I wonder if he's ill and feel bad for him. I wonder if he's drunk and want to tell him to shut the hell up. In Somali. My mind flits back and forth between the two possibilties. When he's going to get off? becomes my mantra.

Finally I see him stand from the corner of my eye but I daren't look. I've lasted this long without being addressed and want to keep it that way. As he walks down I notice a cigarette between his fingers and a mineral water bottle in his hand. Somali men don't do rehydration through the carrying of a 500ml water bottle. The fluid in the bottle doesn't look like water; it looks like piss.

He's still singing loudly like he's on stage and stands before the doors and laughs. As he stands there I want to give him a helping foot. The doors whoosh open and he jumps out singing in a Reggae rhythm and ending dramatically with, wa alaykum asalaam!

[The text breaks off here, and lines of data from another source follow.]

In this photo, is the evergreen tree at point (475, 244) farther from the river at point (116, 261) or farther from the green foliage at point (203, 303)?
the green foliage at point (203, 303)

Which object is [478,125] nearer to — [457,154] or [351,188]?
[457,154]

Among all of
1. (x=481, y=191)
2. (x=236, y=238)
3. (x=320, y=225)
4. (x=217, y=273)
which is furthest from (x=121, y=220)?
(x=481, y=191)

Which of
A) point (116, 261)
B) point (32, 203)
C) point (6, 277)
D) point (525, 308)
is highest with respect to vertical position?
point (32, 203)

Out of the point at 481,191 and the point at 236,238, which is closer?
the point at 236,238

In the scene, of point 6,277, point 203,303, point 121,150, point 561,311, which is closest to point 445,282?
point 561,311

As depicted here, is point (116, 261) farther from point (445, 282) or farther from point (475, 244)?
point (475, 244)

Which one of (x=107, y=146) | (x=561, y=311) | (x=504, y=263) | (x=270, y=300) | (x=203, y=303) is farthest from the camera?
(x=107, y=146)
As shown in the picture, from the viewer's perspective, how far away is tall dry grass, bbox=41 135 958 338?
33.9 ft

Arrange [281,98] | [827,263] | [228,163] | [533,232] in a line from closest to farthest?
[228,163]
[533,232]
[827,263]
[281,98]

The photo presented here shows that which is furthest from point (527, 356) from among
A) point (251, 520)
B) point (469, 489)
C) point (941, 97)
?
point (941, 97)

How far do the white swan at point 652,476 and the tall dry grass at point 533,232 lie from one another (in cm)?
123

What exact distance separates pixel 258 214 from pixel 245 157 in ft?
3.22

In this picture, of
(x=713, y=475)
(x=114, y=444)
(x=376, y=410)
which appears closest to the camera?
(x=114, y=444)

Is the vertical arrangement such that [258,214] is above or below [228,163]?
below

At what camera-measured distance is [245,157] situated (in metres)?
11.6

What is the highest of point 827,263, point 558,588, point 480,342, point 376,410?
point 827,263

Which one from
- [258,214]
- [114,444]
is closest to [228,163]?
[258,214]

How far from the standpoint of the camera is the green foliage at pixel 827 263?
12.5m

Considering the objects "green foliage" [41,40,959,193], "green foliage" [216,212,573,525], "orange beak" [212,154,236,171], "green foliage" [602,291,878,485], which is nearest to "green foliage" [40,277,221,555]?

Posted on Thu, April 12, 2007 at 10:19PM by Registered Commenterparadise | Comments9 Comments

refereeing on the underground

I thought I'd go to work earlier than usual today. Well, the insomnia thought that up for me, woke me up before schedule and left me there to find something useful to do with the extra time.

The trains on the Central Line were so jammed I watched 4 trains go by while the mass of bodies ahead of me disappeared painfully into each stopping train. I inched forward each time. The man in front of me was carrying a case that could have carried me. I peered into its emptiness and longed to hop in.

At long last I get close enough to a stationary tarin's door and I step in in trepidation. The mass of bodies were rippling with irritation and early morning stress.  I turned to face the soon to close doors so as not to get hit in the head when they did close- been there, bumped that- when I start to get jiggled about.  Disorientated I wonder what the hell is going on but try as I may I can't find my footing. I wobble and the bodies don't cushion me but bash me back with thuds. What the. I get my bearings enough to notice that the case man- tall and wide- and another man- tall and narrow- were actually shoving one another and exchanging elbows.  I- short and narrow and behind them- was getting the brunt of their bouncing bodies and they were none the wiser.

Having 4 brothers I know what testosterone is like and when testosterone wants to come out to play, testosterone will come out to play, female hormones skipping about beware, stand back, this is man's work, this is how it's sorted out.

When I have one bounce too many, boom, boom, boom, I raise my voice like a school headmistress, one hand raised, palm outward and command, 'Will you two just calm down?!'

The scuffling stops.

It's not just about the two of you, you know!

People get killed for lesser comments.

Case man, says, 'I KNOW it's not just about the two of us' imploringly.

I face away from them toward the doors and find that we are still standing at the station platform, the crowd waiting to board not particularly interested in joining the case man, the mad man and the headmistress. I catch one man's eyes and he looks away gravely.

The silence breaks.

Case man has a case to make.  He says, looking at the taller man, '..where do I put my case?'

Tall man, says, 'Up your ******* ar*e for all I ******* care you ******* tw*t!'

Tall mad man does not need stage school. His voice and venom whoosh through the case man's face and out the back of his head. I feel the impact and close my eyes to regroup.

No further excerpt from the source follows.